J1.6 Committed Climate Vulnerability and its Implications for Adaptation Demand

Tuesday, 19 July 2011: 4:45 PM
Salon C (Asheville Renaissance)
Benjamin Lee Preston, ORNL, Oak Ridge, TN

The spatial and temporal distribution of future economic losses due to climate variability and change will largely be dictated by the geography of socioeconomic exposure to climatic extremes and natural hazards. As a consequence, the geographic heterogeneity of societal demand for adaptation can be inferred from an understanding of the spatial dynamics of that exposure. A historical index of potential socioeconomic exposure (PSE) was developed at the U.S. county level based upon population size and inflation-adjusted measures of wealth. Since 1960, U.S. PSE has increased preferentially in the U.S. Southeast (particularly coastal counties) and Southwest relative to the Great Plains and Northeast. Projections of future changes in PSE based upon demographic and economic scenarios indicate these historical trends will continue over the next several decades. Such socioeconomic inertia will commit the United States to a long-term path of increasing, but geographically heterogeneous, vulnerability to climate extremes, independent of future climate change. This will contribute to a concomitant increase in demand for reactive and/or anticipatory adaptation.

The observed geographic pattern of adaptation demand has implications for understanding the consequences associated with specific climatic extremes, which are also heterogeneously distributed. This phenomenon was examined in the context of tropical cyclones. Estimates of historical direct economic losses at the U.S. county level from 1960–2008 were normalized to 2009 population and wealth using historical PSE and subsequently annualized. When those damages were scaled based upon county-specific projections of PSE, a U.S. commitment to future growth in economic losses due to tropical cyclones was apparent. Central estimates indicated increases in economic losses of 400–600% by the mid-21st century. At the upper-end, however, losses were projected to increase by approximately 1,600%, consistent with insurance industry data suggesting losses double every 10 years. The implications of this committed vulnerability for adaptation demand depend upon assumptions regarding societal risk tolerance, autonomous adaptation, and discounting of future losses. For social discount rates of less than ~5%, the net present value (NPV) of future losses grows over the 21st century, suggesting greater near-term investments in hazard mitigation can be justified on cost/benefit grounds. Above discount rates of 5%, however, the NPV of future annual losses is constrained at or below contemporary levels, reducing demand for greater adaptation investments, and reinforcing the vulnerability commitment. Hence, the confident demonstration of the potential for future increases in the frequency, intensity, or duration of climate extremes may be necessary if institutions that employ relatively high discount rates in decision-making are to justify increased investments in anticipatory adaptation.
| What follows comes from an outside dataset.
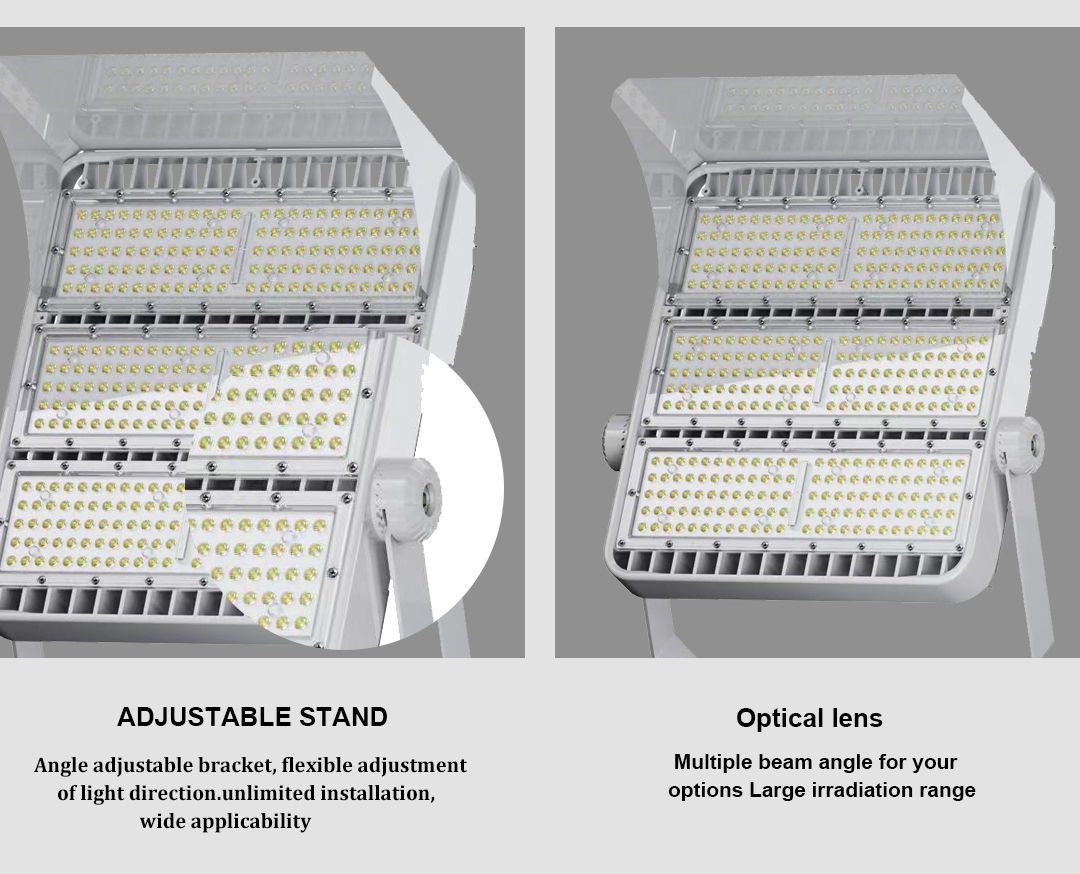 ADJUSTABLE STAND

Angle adjustable bracket, flexible adjustment of light direction.unlimited installation, wide applicability

Optical lens

Multiple beam angle for your options Large irradiation range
Given the apparent inertia of the U.S. socioeconomic landscape, reducing the rate of growth in future vulnerability will be dependent upon overcoming such barriers to action in pursuit of transformative adaptation policies and measures that systematically divert future development away from at-risk areas and/or substantially reduce the vulnerability of the built environment in situ. To the extent that the future growth in PSE is anticipated by institutions, there are likely to be significant opportunities for slowing the rate of growth of vulnerability by incorporating consideration for climate change into future development. Furthermore, while slow rates of PSE growth may be beneficial in one context, they may also reflect low adaptive capacity for coping with climate risk as a result of factors such as depopulation and/or lack of economic opportunity.